Santa Catalina de Siena habla de este conocimiento de sí mismo y de Dios en muchas ocasiones; el Señor le dice: "Yo soy el que Soy y tú eres la que no eres"; esto es: tú, por ti misma no eres nada, sólo pecado, y Yo lo Soy todo, Soy el Ser Supremo. Debemos, por tanto, conocernos para saber dónde nos aprieta el zapato, dónde tenemos que trabajar. Pero sobre todo nuestra mirada tiene que estar puesta en Dios y en la gracia que Él nos da y que nos ayuda a vencer el pecado. Él lo dijo claramente: “sin Mí nada podéis hacer”. Necesitamos permanecer en Jesús, como los sarmientos a la Vid.
Ahora bien, cuando Dios crea al hombre lo crea en un estado de justicia original; luego, el pecado de Adán y Eva, que fue sobre todo la desobediencia pero también la desconfianza en Dios y el querer ser como Dios, desdibujó en el alma la imagen y semejanza divina. A pesar de esto, el Señor no nos dejó abandonados a nuestra propia suerte. Con el bautismo hemos sido sumergidos en la muerte de Cristo quedando así borrado el pecado original y confiriéndonos la gracia santificante que restaura esa imagen en nosotros y nos devuelve la santidad, aunque en germen, en semilla, en el que la santidad tendría que ser el desarrollo normal de la vida cristiana.
Sin embargo, como quedamos inclinados al pecado, hay que hacer un camino de purificación, de renuncia de nosotros mismos, de anonadamiento: "el que quiera ser mi discípulo que renuncie a sí mismo, cargue su cruz y sígame". Un camino no fácil pero no imposible, que se hace de a dos: Dios con su gracia y nosotros con nuestra humilde colaboración. Dios pone el "casi todo" si nosotros ponemos "el casi nada", que es, ante todo, la disponibilidad.
Es la santidad principalmente una obra de la gracia, una obra de Dios: podemos estar años luchando contra un pecado o una imperfección y Dios nos concede la gracia de vencer en tan sólo un instante: no se trata de arremangarnos y decir: "allá voy", como si dependiera todo de mí. No obstante, Dios espera mi colaboración.
La primera etapa de este camino de santificación es más ascética, purgativa, y requiere de más esfuerzo de mi parte por alcanzar la virtud, aquellos hábitos buenos sostenidos en el tiempo, contando siempre con la ayuda de la gracia que va sanando y elevando el alma; y todo lo que yo haga me va disponiendo a lo que Dios quiere hacer en mí.

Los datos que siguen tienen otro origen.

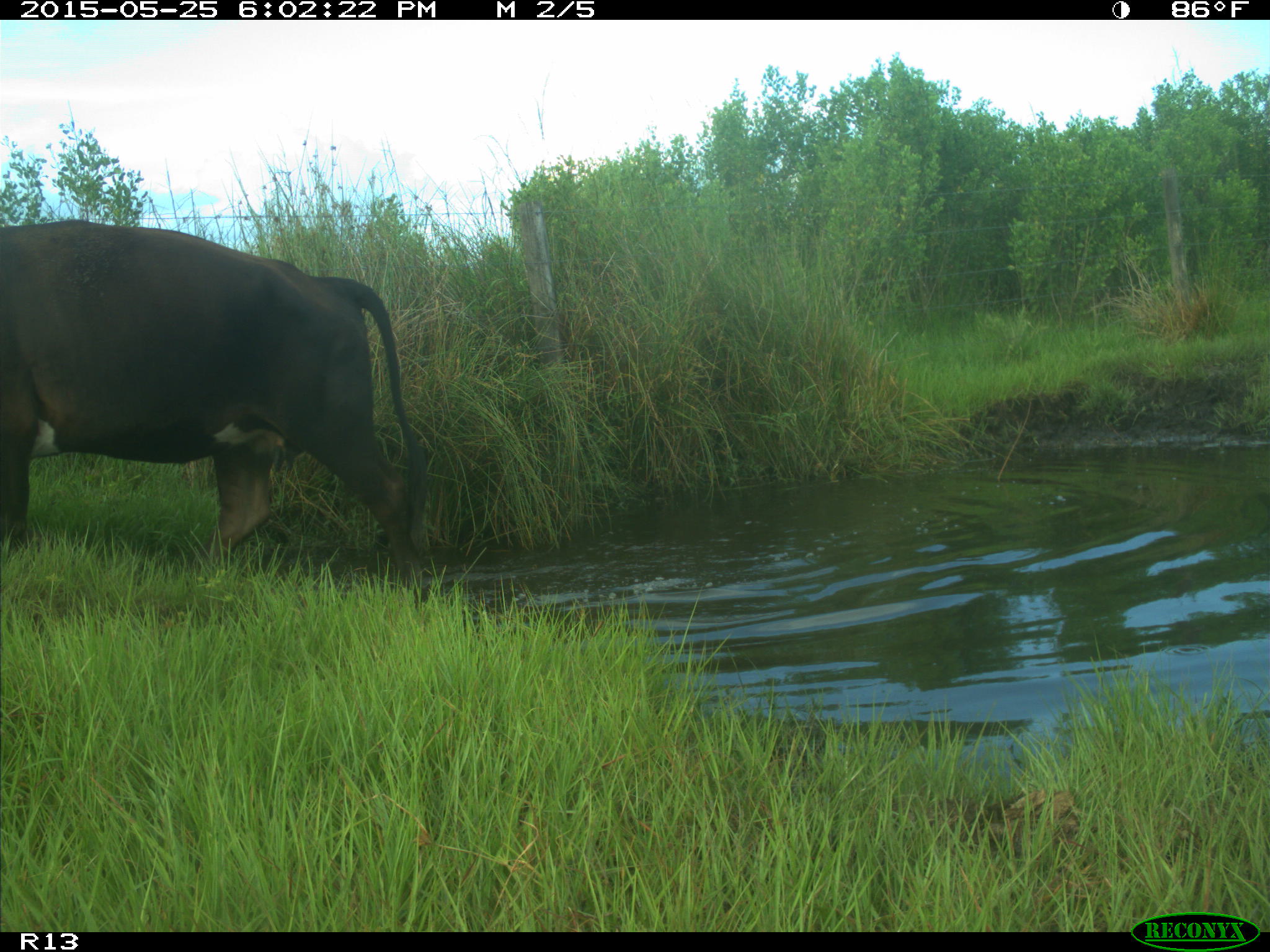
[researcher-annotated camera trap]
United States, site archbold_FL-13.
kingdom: Animalia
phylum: Chordata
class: Mammalia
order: Artiodactyla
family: Bovidae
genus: Bos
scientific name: Bos taurus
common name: domestic cow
Bos taurus (domestic cow).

En una segunda etapa, cuando el alma ya alcanza cierto grado de perfección, se va haciendo más maleable a la acción del Espíritu Santo, se vuelve un dócil instrumento en Sus manos y toman más fuerzas los dones del Espíritu Santo que vienen a perfeccionar la virtud: la diferencia es la que hay entre un barco que se mueve a fuerza de remos y un barco que se deja llevar por la vela al soplo del viento.
El santo, en definitiva, es una persona poseída por Dios, más obra Dios en ella que ella, según las célebres palabras de San Pablo para expresar este altísimo estado: “vivo yo pero no soy yo, es Cristo quien vive en mí”. Y en este sentido podemos decir que la santidad es olvido de uno y recuerdo de Dios, cada vez pensar menos en uno mismo y más en Dios, buscar contentar a Dios y descubrirnos habitados por Él.
Es un error pensar que la santidad consiste en “hacer” muchas cosas, cuando en realidad todo se trata de “amar” mucho. Claro, no un amor en el que todo está permitido y en el que todo vale, porque eso es una caricatura del amor. Es un amor cimentado en la verdad y el bien y que al principio exige mucha disciplina y renuncia debido al desorden que dejó el pecado en nuestra naturaleza. Sólo desde este amor auténtico nuestras obras cobran sentido y valor y nos encaminamos hacia la santidad.
Ser cristianos también implica serlo a todas horas, no reduciendo nuestra fe a determinadas prácticas y obras de piedad en determinado momento del día: las prácticas de piedad son importantes y necesarias, pero se tiene que notar que soy cristiano en todo momento y en todos lados, en todos mis comportamientos, siendo testigos de Cristo. Ser católico no es simplemente un título sino una esencia que constituye mi ser: tengo el sello de Dios impreso en mi alma. La santidad, por tanto, la voy construyendo cada día, “siendo fiel en lo poco para ser fiel en lo mucho”.